Mosques have long played a vital role in community life and generational memory; in destroying the mosques, the CCP is obliterating those vital connections, and unmooring the Uyghur people from their shared history. Relying on photographs, satellite imagery, and the testimony of local residents, the report details the destruction of mosques and religious sites throughout Uyghur communities across China.
Mr. Bahram Sintash, the report’s primary researcher, will discuss his findings and their implications for the Uyghur population. He will be joined by Mr. Alim Seytoff, Dr. Elise Anderson, and Mr. Omer Kanat for an in-depth discussion about religious persecution in East Turkistan, the impact it has already had on the Uyghur community inside China and the greater Uyghur diaspora, and how the destruction of holy sites fits more broadly in the CCP’s effort to eradicate Uyghur identity.
The National Endowment for Democracy and The Uyghur Human Rights Project (UHRP) cordially invite you to the launch of a new UHRP report: “Demolishing Faith: The Destruction and Desecration of Uyghur Mosques and Shrines” RSVP
Tuesday, October 29. 9:00 a.m.–11:00 a.m.
1025 F Street, N.W., Suite 800, Washington, DC 20004
Alim Seytoff is the Director of Radio Free Asia’s Uyghur Service. Mr. Seytoff has a master’s degree in Public Policy from the Robertson School of Government at Regent University. He has testified several times before the U.S. Congress and has briefed both White House and State Department officials on China’s human rights violations of the Uyghur people. He received his Juris Doctor degree from Regent University School of Law in 2006, and is a licensed attorney.
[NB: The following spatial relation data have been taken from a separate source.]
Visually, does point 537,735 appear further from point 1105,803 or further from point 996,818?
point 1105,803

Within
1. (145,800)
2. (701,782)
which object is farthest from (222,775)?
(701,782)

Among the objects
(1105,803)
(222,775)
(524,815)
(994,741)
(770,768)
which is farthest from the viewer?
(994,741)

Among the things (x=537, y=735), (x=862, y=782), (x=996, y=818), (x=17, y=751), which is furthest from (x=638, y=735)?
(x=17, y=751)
Bahram Sintash is UHRP’s research partner for the report. Sintash earned a degree in art and design, and studied media and journalism. He has published research on Uyghur architectural history. In 2018, he founded the Uyghurism.com website, devoted to preserving Uyghur culture for the next generation, including archives of the popular Uyghur cultural journal, Xinjiang Civilization. His father, the distinguished scholar, Qurban Mamut, formerly editor-in-chief of the magazine, has been detained in a Chinese internment camp since 2017.
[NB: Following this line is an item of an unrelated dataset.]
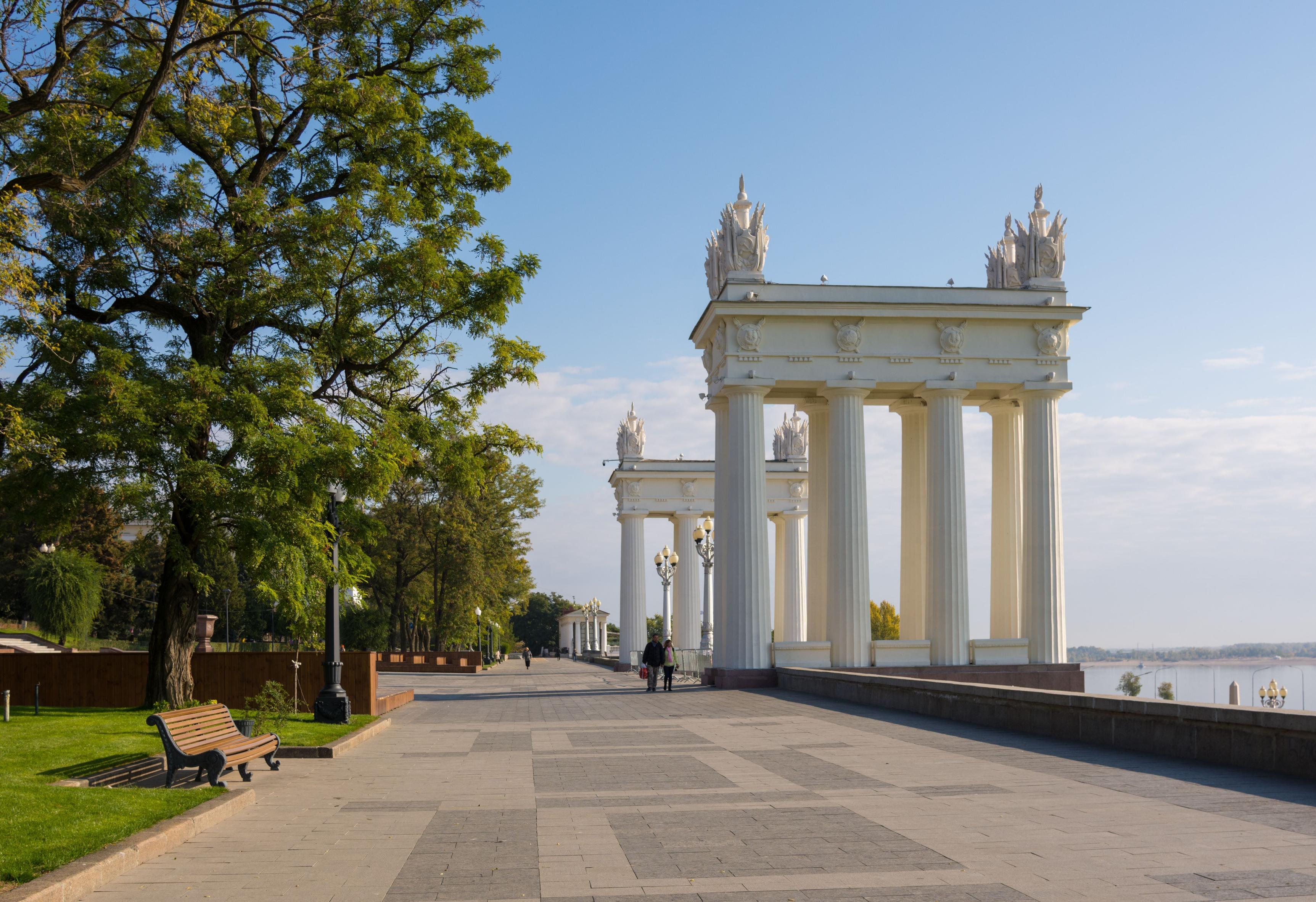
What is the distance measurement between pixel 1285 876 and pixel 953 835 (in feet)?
8.07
Elise Anderson, Ph.D., recently served as a 2019 Liu Xiaobo Fellow at the Congressional-Executive Commission on China. She is a specialist in Uyghur folklore and culture, and the politics of China and Central Asia. Dr. Anderson holds with dual Ph.D. degrees in Central Eurasian Studies and Ethnomusicology from Indiana University-Bloomington. Her research explores the music and other arts of the Uyghurs. She has published extensively on Uyghur culture and identity.
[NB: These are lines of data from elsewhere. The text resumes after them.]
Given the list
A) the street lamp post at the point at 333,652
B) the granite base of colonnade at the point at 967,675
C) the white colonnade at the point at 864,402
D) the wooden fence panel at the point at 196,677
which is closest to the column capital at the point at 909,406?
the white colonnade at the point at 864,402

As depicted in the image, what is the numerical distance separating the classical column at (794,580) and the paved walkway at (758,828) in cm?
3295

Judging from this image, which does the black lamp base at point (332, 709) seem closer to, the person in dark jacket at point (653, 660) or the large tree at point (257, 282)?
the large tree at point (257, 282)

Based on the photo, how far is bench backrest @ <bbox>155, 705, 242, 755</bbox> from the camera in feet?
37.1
Omer Kanat is the Director and co-founder of the UHRP. Mr. Kanat has two decades of experience as a broadcast journalist. From 1999 to 2009 Mr. Kanat was Senior Editor at Radio Free Asia’s Uyghur Service. He also served as Senior Editor at Radio Free Europe/Radio Liberty’s Tajik Service. He has served as Vice President of the World Uyghur Congress since 2006 and Chairman of the WUC Executive Committee since 2017. He has extensive experience briefing government officials and human rights organizations on the Uyghur crisis and speaking at high-level events focused on human rights and religious freedom. He holds a B.A. in History from Istanbul University’s Faculty of Science and Literature, with a focus on political history.